- **Dataset excerpt**:
● ● ● ● ●

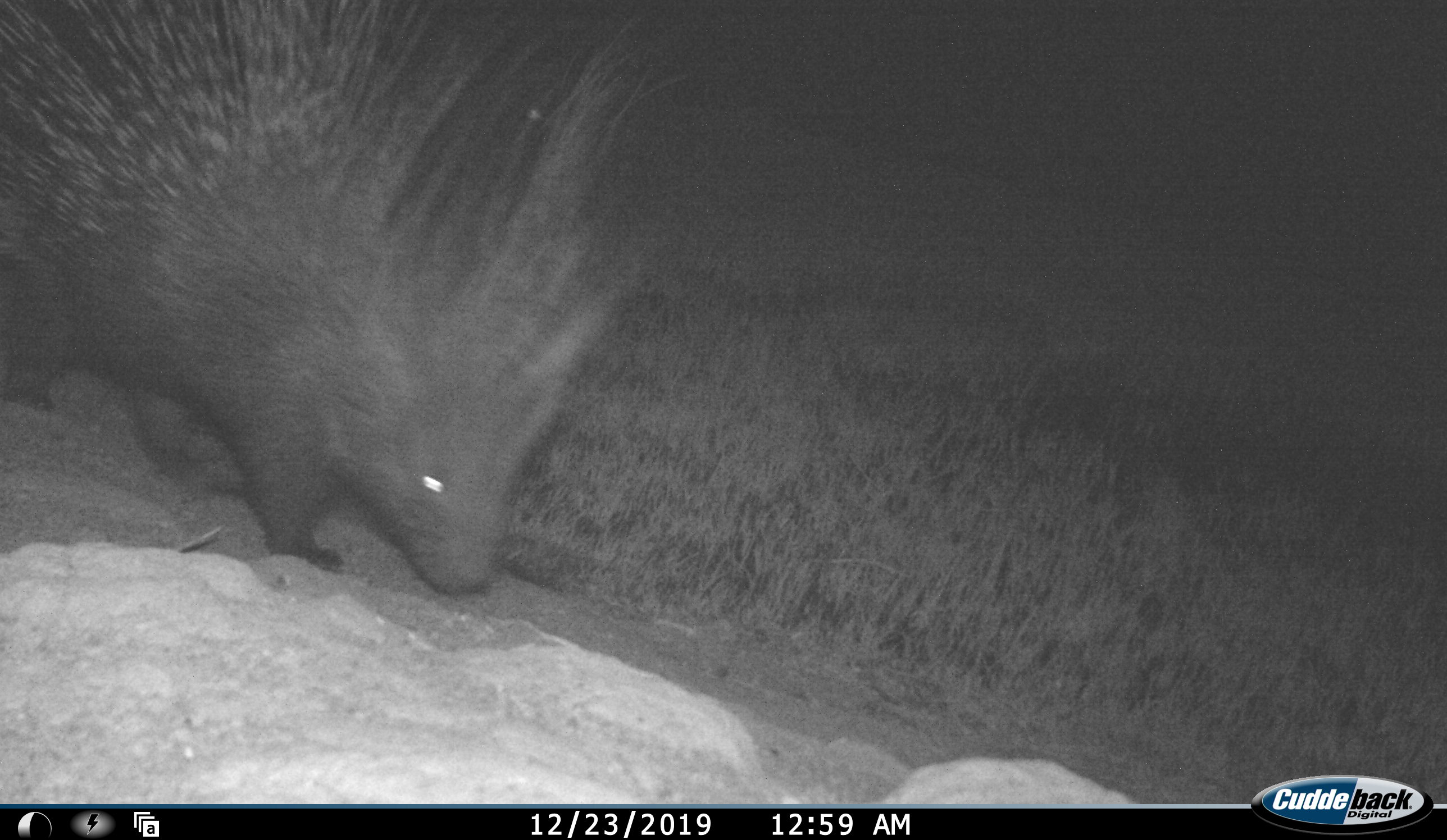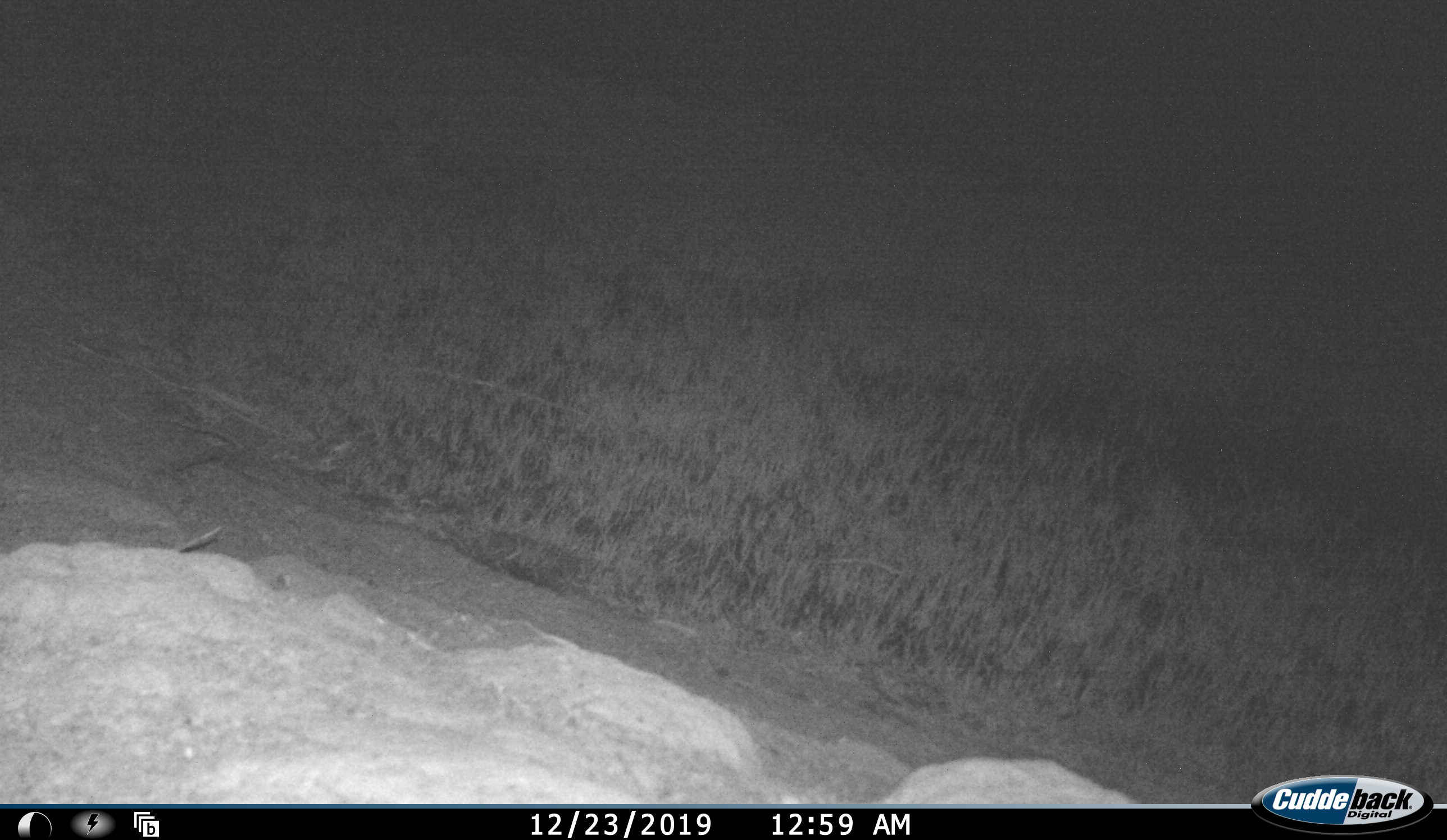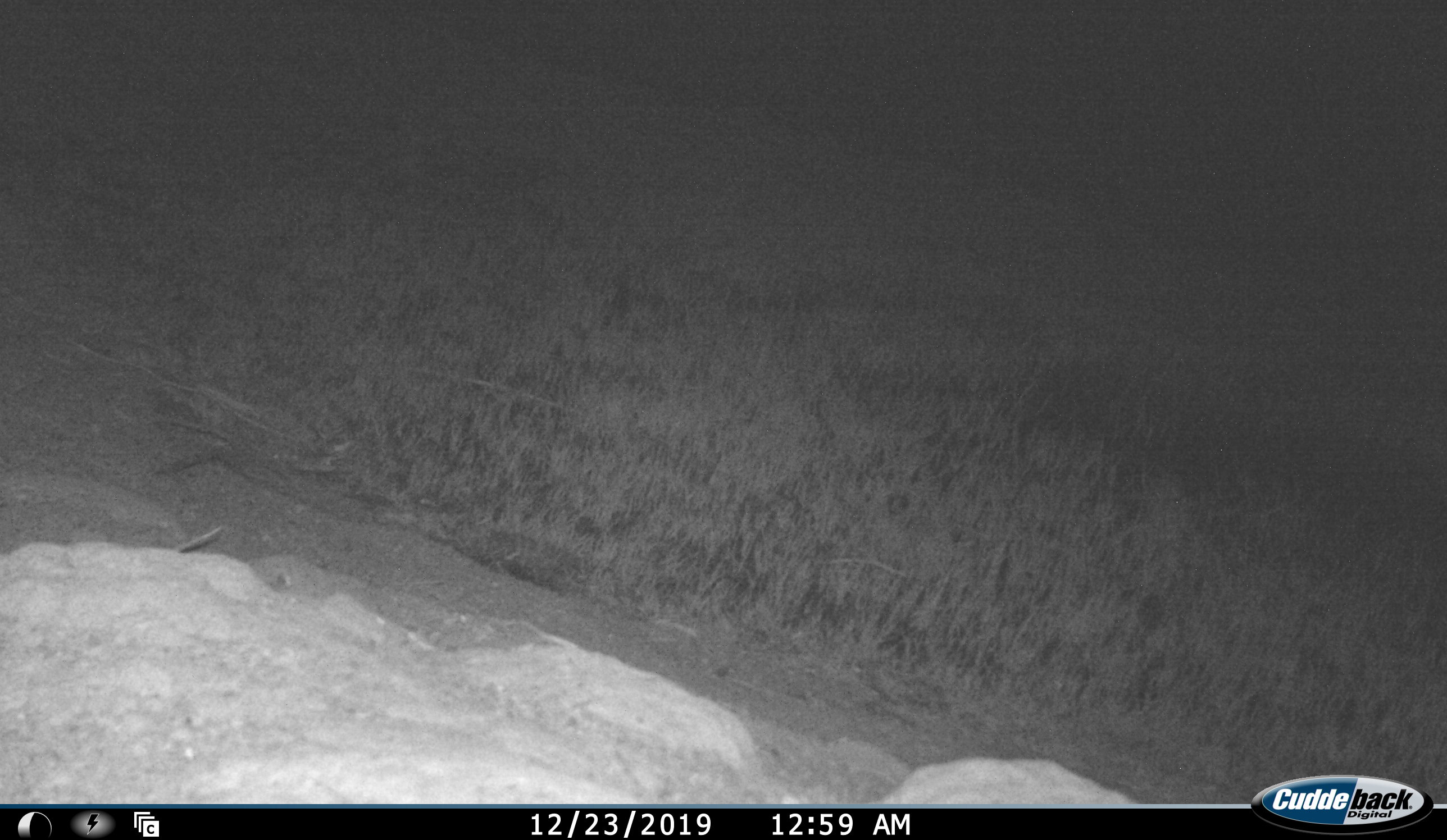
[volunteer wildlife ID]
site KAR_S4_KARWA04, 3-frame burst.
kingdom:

● ● ● ● ●

From the first line to the last, write out the data above exactly. Omit the pictures.

- **Solution to the exercise**:
[volunteer wildlife ID]
site KAR_S4_KARWA04, 3-frame burst.
kingdom:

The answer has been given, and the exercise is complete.